Her fiery, stubborn friend never accepted the cold façade at face value. She challenged it. Pushed it. Stood beside Arabess regardless.
She didn’t have things as easy as her or Cal. Though orphans, She and Cal had always been taken care of. As if some quiet unseen benefactor had left money for their comfort. They weren’t rich but never felt need or the disappointment that accompanied financial struggle. Ev wasn’t so lucky. Yet she worked harder than most, certainly more than the “gifted Arabess” who had magic in her blood. And still she found time to be a friend. To listen when she complained about Cal, to join her in mocking An’ric
An’ric…
A faint huff of breath escaped her—almost a laugh.
Sarcastic. Irritating. Loyal to the point of recklessness.
He masked his devotion in humor, but she knew. She always knew.
They all cared. They had stayed.
And now he was in trouble. Her magic had brought him back but something wasn’t quite right. Something was slowly siphoning the life force she had returned to him. She had to fix it. She couldn’t lose him.
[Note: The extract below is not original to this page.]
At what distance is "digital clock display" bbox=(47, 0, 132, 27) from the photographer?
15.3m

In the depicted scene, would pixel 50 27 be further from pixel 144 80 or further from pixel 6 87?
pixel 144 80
She knew they would.
So why did she still act like they might leave at any moment? She buried those thoughts as well but something else emerged as she churned the soil of her mind. Another name.
Tavril
That complicated things.
Arabess shifted slightly, staring up at the unseen sky.
Tavril’s presence was… different.
Earnest. Devoted. Intense in a way that felt both comforting and unsettling.
His interest in her was not subtle. Not to her at least.
And unlike with Cal, there was no long history to soften it—no shared childhood to anchor it in familiarity.
Just something new.
Something uncertain.
Something that asked her to respond.
And she… hadn’t.
Not really.
Because she didn’t know how.
Or perhaps because acknowledging it would force her to confront everything she had avoided with Cal.
That realization settled heavily in her chest.
Her breath slowed.
Jataya had been cruel—but not entirely wrong.
She wasn’t cold because she didn’t feel.
She was cold because she felt too much.
Fear of loss.
Fear of rejection.
Fear of being abandoned again.
And beneath all of that…
A desire for control.
If she never fully gave herself to anyone, then no one could take that from her.
But that came with a cost.
Distance.
Misunderstanding.
Loneliness—even among those she loved most.
Her eyes dimmed slightly, the glow fading.
“…Is it worth it?” she whispered.
The question lingered.
Was she running out of time?
Adventurers did not live quiet, predictable lives. They fought monsters. Gods. Fate itself. Death was never far away. She had seen it. Felt it. How many chances would she have? How many moments had she already let slip past because she chose silence over vulnerability?
Her fingers tightened in the blanket.
Jataya’s final words echoed again:
“You will lose them… not because they leave you, but because you never let them truly reach you.”
A slow breath left her.
“…I don’t want that.”
The admission was quiet. Barely audible.
But it was real.
Arabess sat up slowly.
The frost around her receded just slightly, though the air remained cool.
She wasn’t going to change overnight. She knew that.
Walls built over years did not crumble in a single night.
But perhaps…
She could start with something small.
A word.
A gesture.
An honesty she had long avoided.
Her gaze drifted toward where Cal slept, somewhere beyond the darkness.
A faint, almost shy uncertainty flickered across her usually composed expression.
“…Maybe,” she murmured, “I can try.”
Not perfection.
Not complete openness.
Just… trying.
For them.
For him.
For herself.
And for the first time that night, the cold around her softened—not gone, but gentler.
Like ice beginning, at last, to thaw.